The following day, after her Coliseum lecture the night before, she toured the east side Bloomington Municipal Airport. Opened in October 1934, its paved runways were a marked improvement over the soggy turf of the old north Normal airport. While there, she took a ride in “Scoop,” The Pantagraph’s airplane.
After this Bloomington visit, Earhart made public appearances in Princeton and Macomb before meeting her husband, George Palmer Putnam in Chicago. The two were then scheduled to travel to West Lafayette, Ind., where Earhart served as a visiting faculty member of Purdue University’s aviation department.
During her talk at the Bloomington Coliseum, Earhart explained how she coped with the inevitable jitters before her many acts of aviation adventurism, such as becoming, in January 1935, the first person to fly solo from Hawaii (Honolulu) to the U.S. mainland (Oakland, Calif.). “I have my own philosophy of worry,” she said. “All worry must be finished two months before an expedition sets off. If the goal is not worth it, give up the plan, but never worry. Hamlet would have made a poor pilot, because he was such a worrier.”

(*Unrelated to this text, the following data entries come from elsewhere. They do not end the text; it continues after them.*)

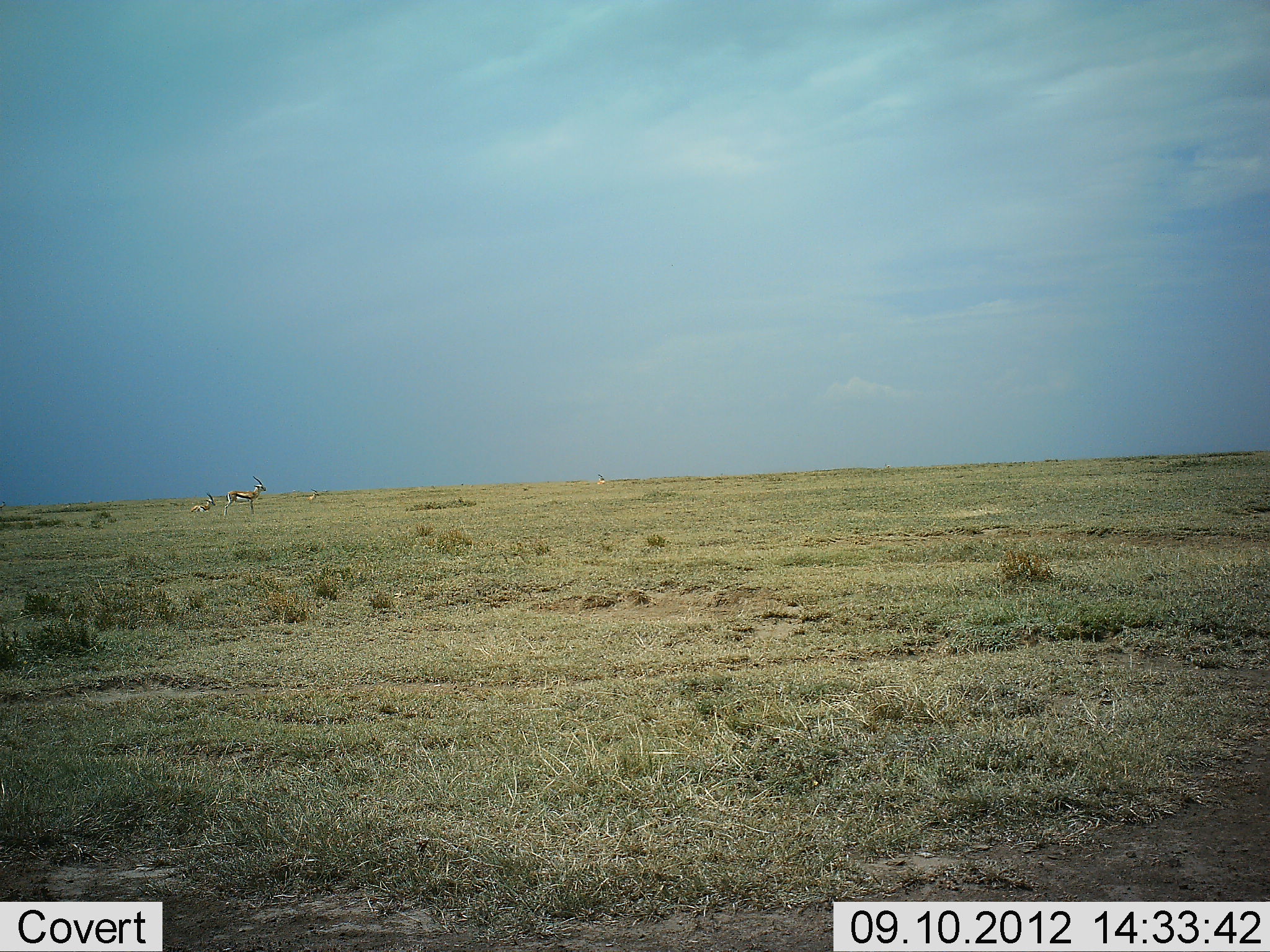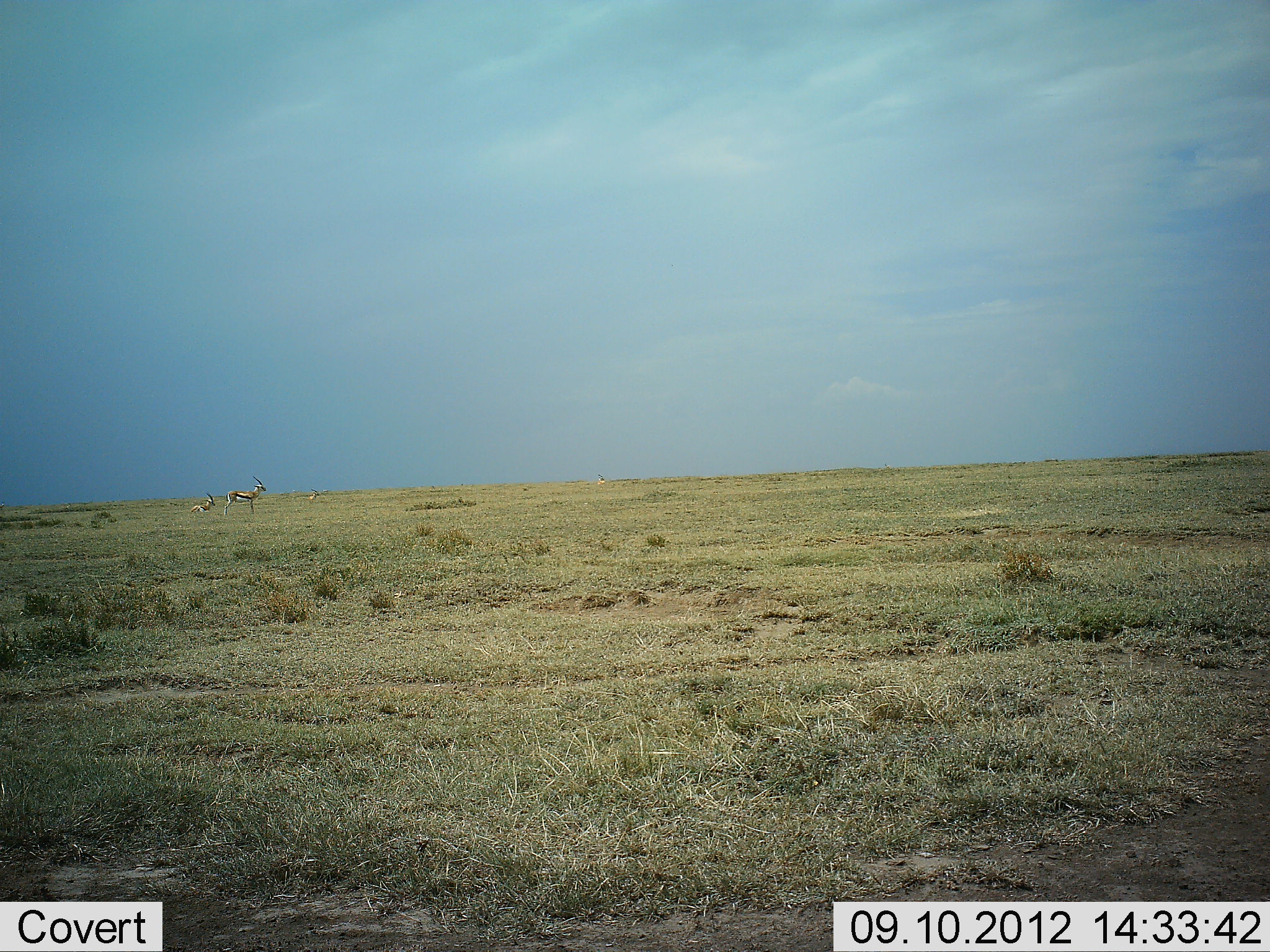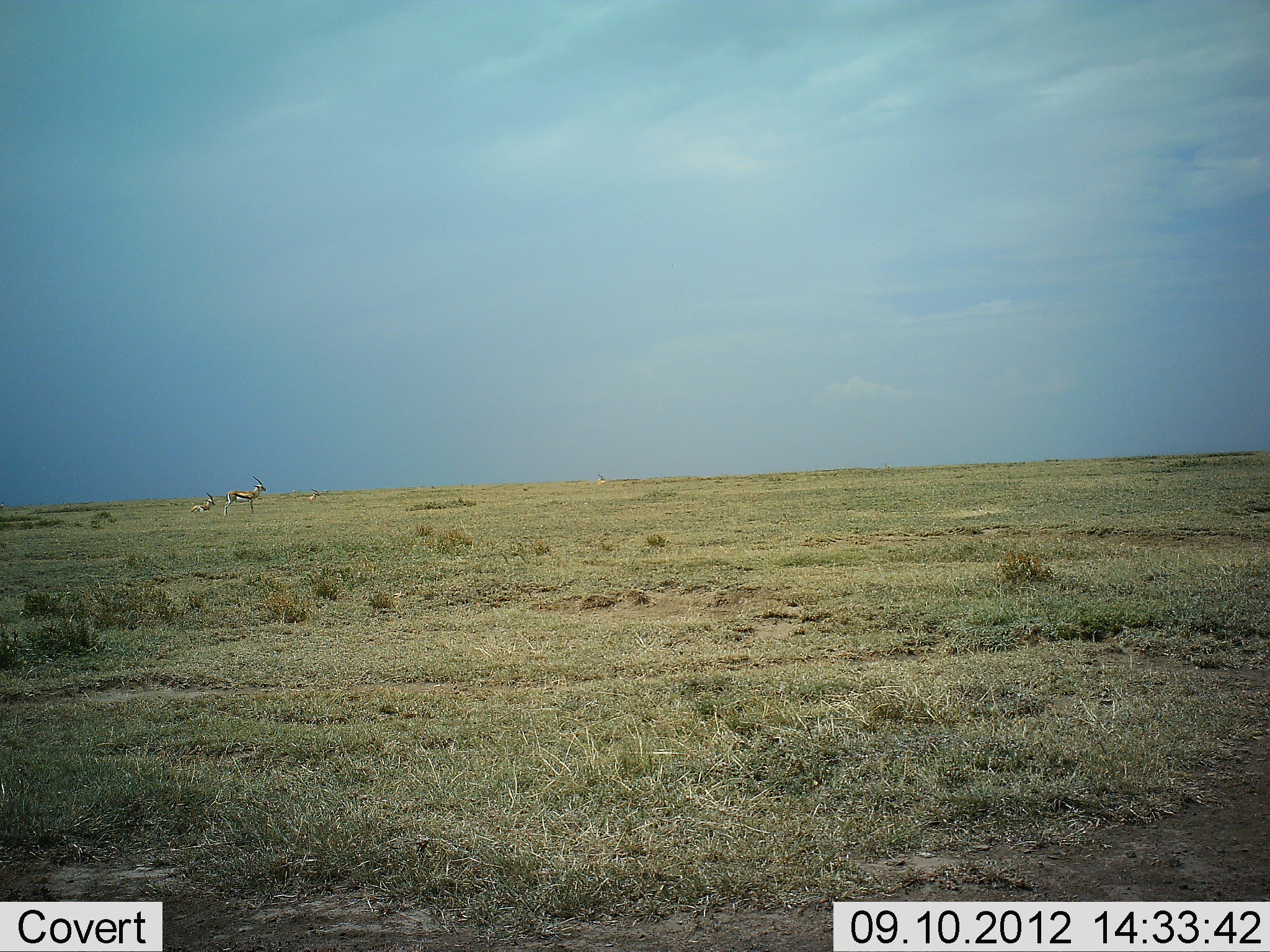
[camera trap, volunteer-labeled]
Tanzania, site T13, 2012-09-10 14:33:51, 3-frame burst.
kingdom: Animalia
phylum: Chordata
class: Mammalia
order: Artiodactyla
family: Bovidae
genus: Eudorcas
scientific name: Eudorcas thomsonii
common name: thomson's gazelle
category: gazellethomsons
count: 3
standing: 90%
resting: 80%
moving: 0%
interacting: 0%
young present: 0%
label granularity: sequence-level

There already was considerable talk about Earhart circumnavigating the globe. “The announcement that I am to make a flight around the world in June is erroneous,” she told The Pantagraph. “I am booked for lectures until May 1, and one doesn’t plan a world trip in 30 days.”
Plans, though, were eventually made, and on June 1, 1937, Earhart and crew member Fred Noonan embarked on a globe-spanning flight in a modified twin-engine Lockheed Electra 10E. On July 2, the two pilots and their plane were lost during an attempt to reach tiny Howland Island in the Central Pacific.
This summer, a privately financed expedition will undertake a 10-day search for the Lockheed Electra wreckage using underwater robotic equipment. This latest effort was spurred by analysis of a 1937 aerial photograph showing what might just be the landing gear of Earhart’s plane sticking out of the waters off remote Nikumaroro Island.
During her 1936 lecture in Bloomington, Earhart charmed the audience with her self-deprecating humor. The Pantagraph noted her talk began with a “lively account of mistaken identity, which makes the famous flyer feel that sometimes she does not know who she is, and who she is not.” Earhart recalled a recent incident in which a man struggled to recognize her. “Try the air,” she said, hoping the clue would jar his memory. “Oh yes,” he exclaimed. “I hear you every week. You’re Gracie Allen!”